--- WHAT IS NEEDED ---
A verbatim copy of the data is wanted, minus any picture in it.

━━━━━ SOURCE DATA ━━━━━

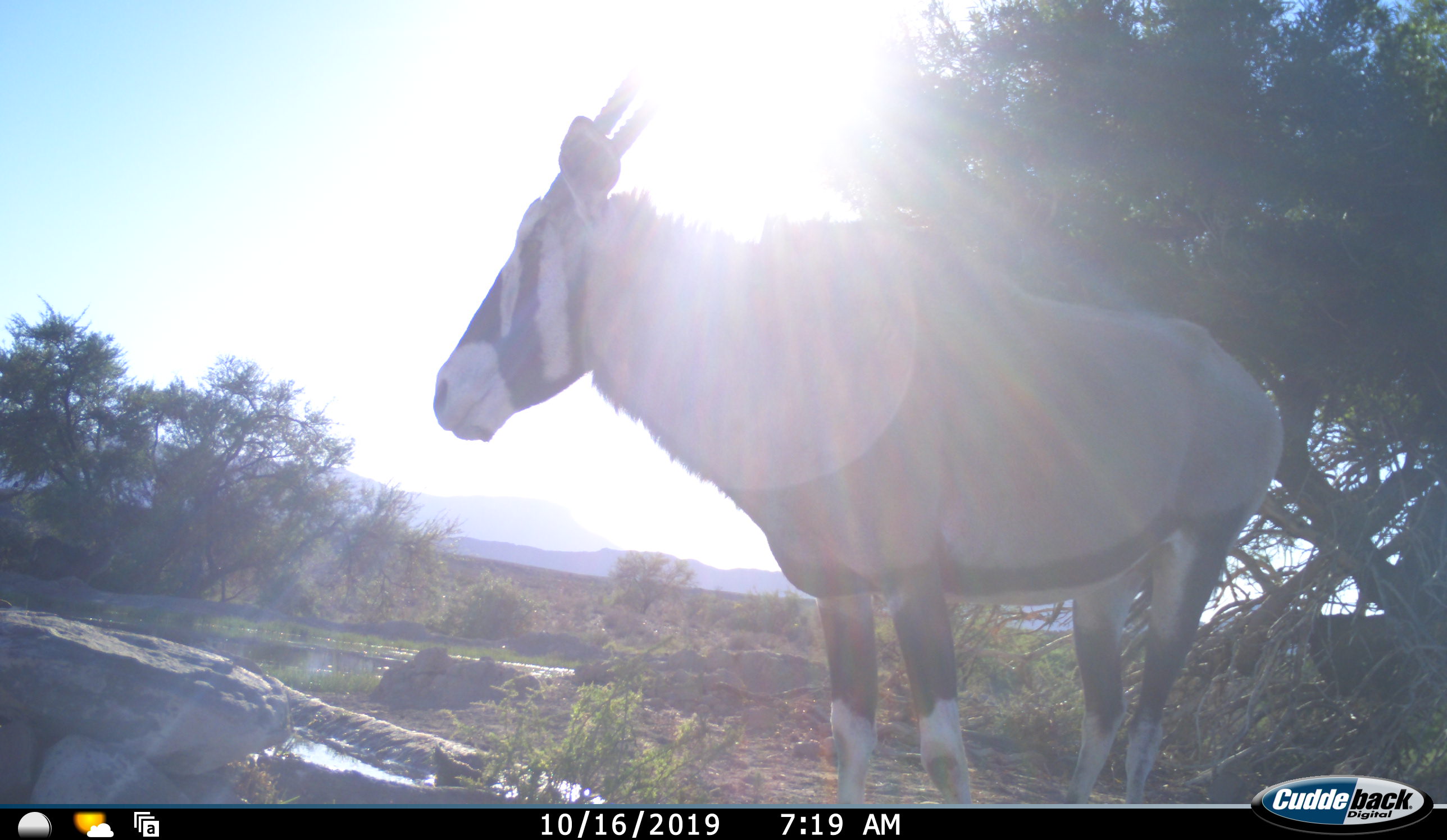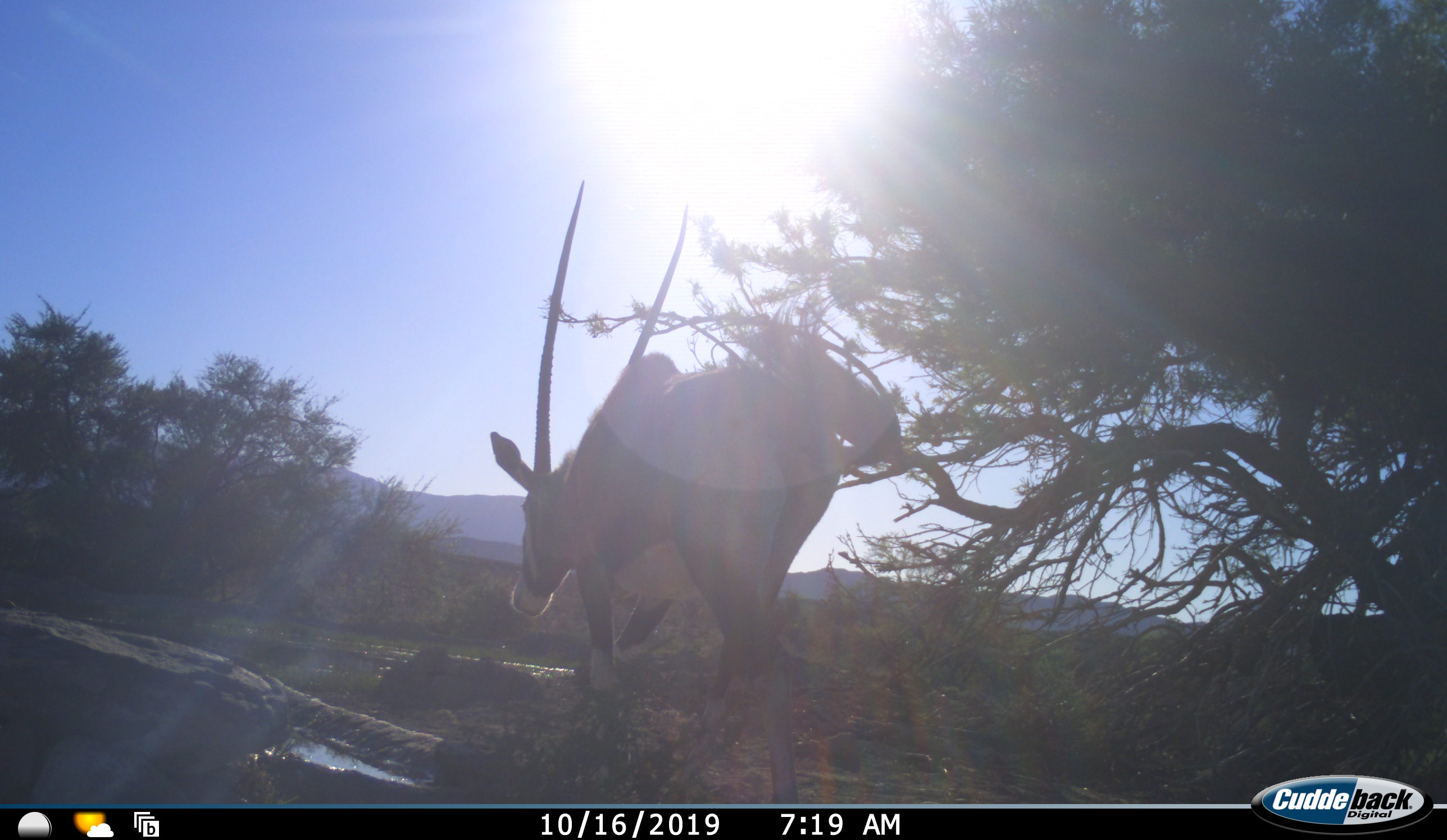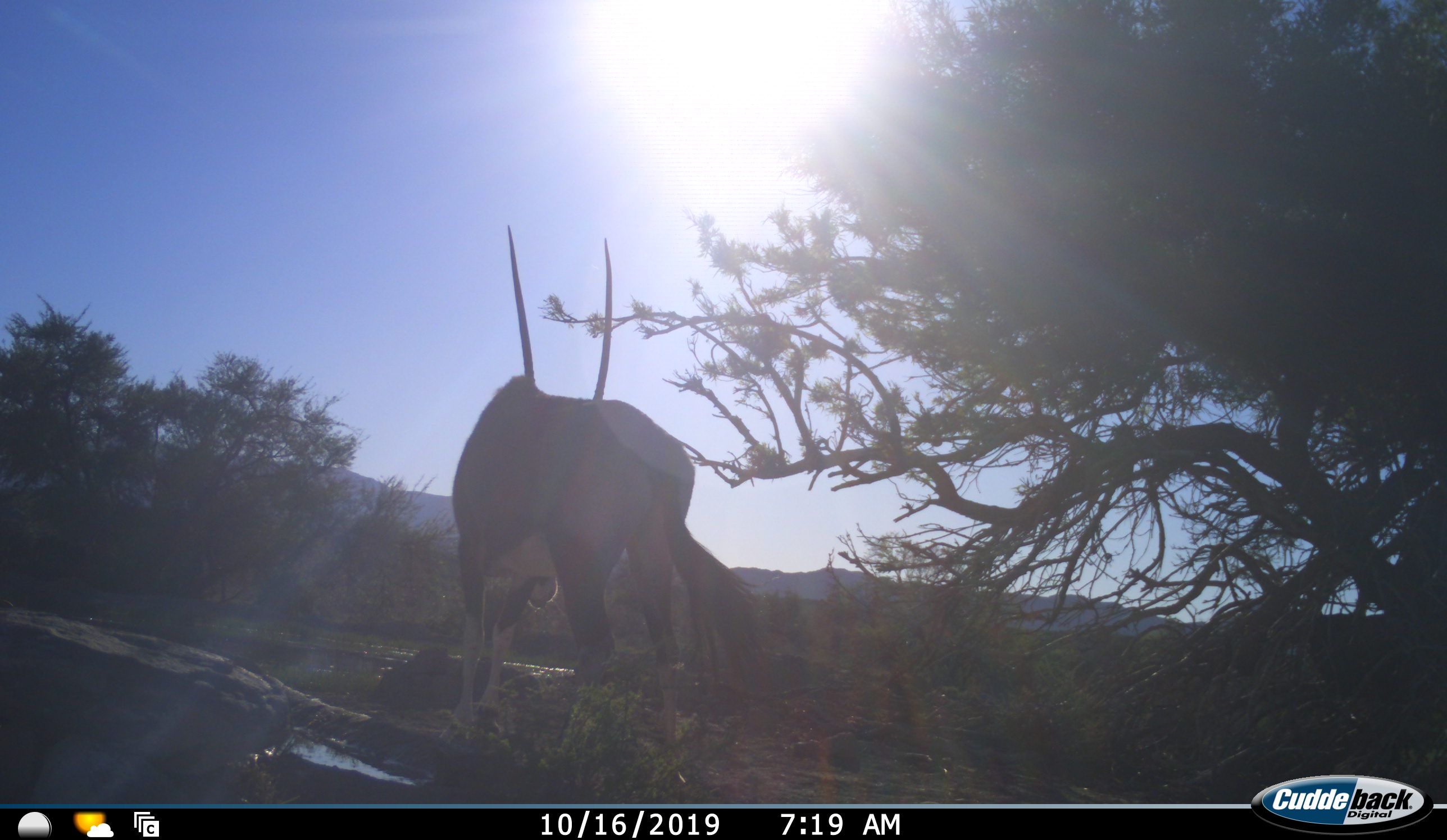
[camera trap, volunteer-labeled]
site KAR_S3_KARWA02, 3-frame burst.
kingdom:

━━━━━

--- SOLUTION TO THE EXERCISE ---
[camera trap, volunteer-labeled]
site KAR_S3_KARWA02, 3-frame burst.
kingdom:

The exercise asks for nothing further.